▶ Supplied passage:
::::::::

Yesterday, as I was participating in a webinar on the Honest Belief Rule, the Sixth Circuit affirmed an employer’s summary judgment in part because of – you guessed it – the Honest Belief Rule. Okakpu-Mbah v. Postmaster, No. 21-2811 (6th Cir. 2022). The plaintiff had been fired at the conclusion of her 90-day probationary period for not working fast enough in sorting the mail. The Court agreed that she could not show that the employer’s explanation was pretextual in light of documents showing that her efficiency had previously been rated as unacceptable, that she did not improve and, according to all of the other supervisors, was still working too slow by the time of her 80-day evaluation. The Court also refused to find pretext from the use of a subjective standard for efficiency because there was no evidence that the employer had manipulated or abused the standard to single her out. It also refused to compare her to co-workers whose performance deficiencies were different and improved over time.
According to the Court’s opinion, mail sorters receive 30,
60 and 80 day evaluations during their 90-day probationary period. The Employee Handbook states that they will
be separated during orientation as soon as it becomes evident that they are
unable to meet the requirements of the position. The plaintiff received a satisfactory 30-day
probationary evaluation, except that her productivity was rated unacceptable. She
denied receiving a 60-day evaluation (which was disputed). However, as her 80-day evaluation approached,
her supervisor reached out to other supervisors for their opinion. One emailed that the plaintiff was very slow,
did not grasp the concept, demonstrated no sense of urgency and sometimes had
to be reassigned to a different task.
The local postmaster recommended that she be terminated. She was terminated following her 80-day
evaluation for inefficiency and brought suit alleging age, race and national
origin discrimination and retaliation. The district court granted the employer
summary judgment.
The Court rejected the plaintiff’s argument that the
employer’s explanation was pretextual because the rationale was insufficient to
motivate the employer’s action. She
pointed to the fact that no other employee had ever been fired for working too
slowly. However, the Court summarily
rejected her argument on the grounds that the Employee Handbook:
says that employees “should be separated as soon as it becomes evident that they are unable to meet the requirements of their positions.” Handbook § 584.35. Working inefficiently is sufficient to motivate the firing.
The Court also rejected the plaintiff’s argument that her
termination lacked a basis in fact based
largely on the Honest Belief Rule. The employer
produced her 30-day evaluation showing that her productivity had been rated “unacceptable”
and indicated that she never improved. The
employer also produced an email from one of her supervisors indicating that she
worked very slowly and could not keep up with her co-workers. Although the employer did not use objective
metrics to measure productivity, the plaintiff’s own subjective view of her performance
was insufficient to create a disputed issue of fact about whether the employer’s
explanation was reasonably based on facts.

::::::::

▶ Task brief: Return the text of the case summary between "and indicated that" and "based on facts.", inclusive. The entries bear no relation to the case summary.

▶ Data shown:
::::::::

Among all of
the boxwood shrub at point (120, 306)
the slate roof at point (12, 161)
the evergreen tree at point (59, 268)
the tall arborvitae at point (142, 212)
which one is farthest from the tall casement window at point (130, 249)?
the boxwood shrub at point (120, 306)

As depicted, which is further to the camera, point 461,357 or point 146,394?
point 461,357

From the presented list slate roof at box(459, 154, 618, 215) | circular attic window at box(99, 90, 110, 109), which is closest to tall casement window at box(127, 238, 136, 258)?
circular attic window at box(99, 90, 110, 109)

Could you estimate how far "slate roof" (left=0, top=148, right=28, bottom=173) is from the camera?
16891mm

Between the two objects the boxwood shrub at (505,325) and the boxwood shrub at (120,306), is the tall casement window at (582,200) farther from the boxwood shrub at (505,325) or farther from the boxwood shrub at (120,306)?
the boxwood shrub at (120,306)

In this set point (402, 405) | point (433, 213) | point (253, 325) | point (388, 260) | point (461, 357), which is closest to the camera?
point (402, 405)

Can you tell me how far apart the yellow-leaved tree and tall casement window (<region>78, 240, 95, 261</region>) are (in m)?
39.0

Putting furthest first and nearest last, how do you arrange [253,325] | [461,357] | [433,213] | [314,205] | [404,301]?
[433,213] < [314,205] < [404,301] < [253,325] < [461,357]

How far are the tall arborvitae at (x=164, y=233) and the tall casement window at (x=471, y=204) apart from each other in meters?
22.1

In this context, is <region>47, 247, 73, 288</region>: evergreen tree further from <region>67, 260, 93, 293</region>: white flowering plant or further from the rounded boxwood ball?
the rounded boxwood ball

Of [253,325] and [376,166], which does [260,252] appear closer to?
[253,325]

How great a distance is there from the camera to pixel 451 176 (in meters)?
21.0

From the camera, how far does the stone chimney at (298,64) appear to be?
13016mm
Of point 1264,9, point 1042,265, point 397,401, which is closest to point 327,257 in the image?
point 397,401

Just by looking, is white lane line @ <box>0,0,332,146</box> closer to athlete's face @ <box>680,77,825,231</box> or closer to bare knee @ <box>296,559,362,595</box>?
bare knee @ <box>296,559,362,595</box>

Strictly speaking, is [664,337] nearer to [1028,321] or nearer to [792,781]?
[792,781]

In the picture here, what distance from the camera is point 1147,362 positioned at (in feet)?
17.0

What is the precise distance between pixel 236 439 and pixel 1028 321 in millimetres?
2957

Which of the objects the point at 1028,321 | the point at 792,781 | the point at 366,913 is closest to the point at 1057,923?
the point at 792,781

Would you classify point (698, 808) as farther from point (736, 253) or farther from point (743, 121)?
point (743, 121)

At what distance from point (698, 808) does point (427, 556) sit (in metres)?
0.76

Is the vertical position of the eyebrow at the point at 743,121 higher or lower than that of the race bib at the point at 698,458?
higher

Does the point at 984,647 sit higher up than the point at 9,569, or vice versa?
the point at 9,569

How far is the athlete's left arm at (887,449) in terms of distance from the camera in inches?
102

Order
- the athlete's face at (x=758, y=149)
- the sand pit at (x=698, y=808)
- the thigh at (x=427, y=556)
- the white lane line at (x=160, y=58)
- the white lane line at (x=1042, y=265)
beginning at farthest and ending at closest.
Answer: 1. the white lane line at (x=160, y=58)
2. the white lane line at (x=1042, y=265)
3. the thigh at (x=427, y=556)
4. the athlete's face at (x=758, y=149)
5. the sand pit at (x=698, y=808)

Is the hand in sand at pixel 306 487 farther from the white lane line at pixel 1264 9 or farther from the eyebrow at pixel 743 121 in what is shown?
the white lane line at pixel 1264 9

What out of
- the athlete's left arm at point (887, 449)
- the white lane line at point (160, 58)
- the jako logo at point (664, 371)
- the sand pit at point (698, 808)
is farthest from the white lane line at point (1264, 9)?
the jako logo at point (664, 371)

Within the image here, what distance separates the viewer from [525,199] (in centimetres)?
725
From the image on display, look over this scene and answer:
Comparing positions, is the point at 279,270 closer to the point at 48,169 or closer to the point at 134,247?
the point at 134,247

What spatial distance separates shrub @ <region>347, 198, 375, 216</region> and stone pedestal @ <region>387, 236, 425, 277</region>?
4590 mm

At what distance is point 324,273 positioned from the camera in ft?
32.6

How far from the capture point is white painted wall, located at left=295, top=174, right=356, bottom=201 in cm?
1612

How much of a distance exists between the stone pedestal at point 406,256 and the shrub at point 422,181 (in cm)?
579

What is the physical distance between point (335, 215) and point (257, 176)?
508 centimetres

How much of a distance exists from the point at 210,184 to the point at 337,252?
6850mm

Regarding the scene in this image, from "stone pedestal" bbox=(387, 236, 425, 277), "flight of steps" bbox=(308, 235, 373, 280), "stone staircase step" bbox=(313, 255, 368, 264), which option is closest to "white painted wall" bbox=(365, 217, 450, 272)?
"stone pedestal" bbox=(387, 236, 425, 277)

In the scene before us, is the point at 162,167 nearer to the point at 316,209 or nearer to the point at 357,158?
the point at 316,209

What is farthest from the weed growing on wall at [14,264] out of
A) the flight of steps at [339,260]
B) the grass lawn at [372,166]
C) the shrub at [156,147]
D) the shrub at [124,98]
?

::::::::

▶ Exercise response:
and indicated that she never improved. The
employer also produced an email from one of her supervisors indicating that she
worked very slowly and could not keep up with her co-workers. Although the employer did not use objective
metrics to measure productivity, the plaintiff’s own subjective view of her performance
was insufficient to create a disputed issue of fact about whether the employer’s
explanation was reasonably based on facts.